__Extrait source__.
━━━━━━━━━━━━━━━━━━━━

Mente quatit solida, neque Auster

Dux inquieti turbidus Adriæ,

Nec fulminantis magna Jovis manus.

Elle est renduë maistresse de ses passions et concupiscences; maistresse de l'indulgence, de la honte, de la pauvreté, et de toutes autres injures de fortune. Gagnons cet advantage qui pourra: C'est icy la vraye et souveraine liberté, qui nous donne dequoy faire la figue à la force, et à l'injustice, et nous moquer des prisons et des fers.

in manicis, et

Compedibus, sævo te sub custode tenebo.

Ipse Deus simul atque volam, me solvet: opinor,

Hoc sentit, moriar. Mors ultima linea rerum est.

Nostre religion n'a point eu de plus asseuré fondement humain, que le mespris de la vie. Non seulement le discours de la raison nous y appelle; car pourquoy craindrions nous de perdre une chose, laquelle perduë ne peut estre regrettée? mais aussi puis que nous sommes menaçez de tant de façons de mort, n'y a il pas plus de mal à les craindre toutes, qu'à en soustenir une?

━━━━━━━━━━━━━━━━━━━━

[Lignes d'un jeu de données de raisonnement spatial]
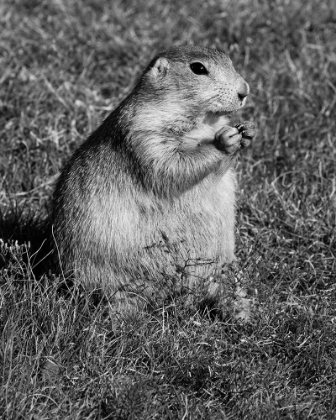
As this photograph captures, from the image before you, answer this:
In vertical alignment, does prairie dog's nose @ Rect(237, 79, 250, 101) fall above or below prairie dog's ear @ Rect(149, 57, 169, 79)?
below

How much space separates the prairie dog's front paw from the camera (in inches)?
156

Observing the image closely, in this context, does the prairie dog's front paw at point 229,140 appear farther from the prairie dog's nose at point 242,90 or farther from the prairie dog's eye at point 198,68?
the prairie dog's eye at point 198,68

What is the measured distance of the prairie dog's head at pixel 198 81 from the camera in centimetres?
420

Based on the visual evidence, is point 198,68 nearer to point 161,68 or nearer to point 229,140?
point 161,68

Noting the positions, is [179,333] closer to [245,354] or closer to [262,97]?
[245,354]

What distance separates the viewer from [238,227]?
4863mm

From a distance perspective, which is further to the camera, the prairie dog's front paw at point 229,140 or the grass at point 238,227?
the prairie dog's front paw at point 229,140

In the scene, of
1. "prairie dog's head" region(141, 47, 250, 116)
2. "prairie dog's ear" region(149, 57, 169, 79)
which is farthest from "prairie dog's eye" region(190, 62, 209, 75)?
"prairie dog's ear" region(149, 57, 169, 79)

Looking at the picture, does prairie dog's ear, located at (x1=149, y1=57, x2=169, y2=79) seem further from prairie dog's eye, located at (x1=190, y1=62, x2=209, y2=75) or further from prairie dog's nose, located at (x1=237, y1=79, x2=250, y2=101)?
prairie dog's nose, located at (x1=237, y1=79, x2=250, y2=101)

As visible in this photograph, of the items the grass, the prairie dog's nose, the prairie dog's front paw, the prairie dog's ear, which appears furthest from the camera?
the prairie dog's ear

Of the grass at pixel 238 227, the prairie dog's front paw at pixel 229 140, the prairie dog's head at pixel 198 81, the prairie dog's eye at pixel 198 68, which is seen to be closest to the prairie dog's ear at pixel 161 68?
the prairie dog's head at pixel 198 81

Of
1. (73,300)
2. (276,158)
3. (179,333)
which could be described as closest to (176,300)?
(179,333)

━━━━━━━━━━━━━━━━━━━━

__Consigne__.
Répondez aux questions suivantes sur l'extrait.
1. De quoi la « vraye et souveraine liberté » nous permet-elle de nous moquer ?
2. Selon l'extrait, quel a été le fondement humain le plus assuré de « nostre religion » ?
3. Outre les nombreuses façons de mort qui nous menacent, qu'est-ce qui nous appelle à ce fondement ?

__Corrigé__.
1. Des prisons et des fers.
2. Le mépris de la vie.
3. Le discours de la raison.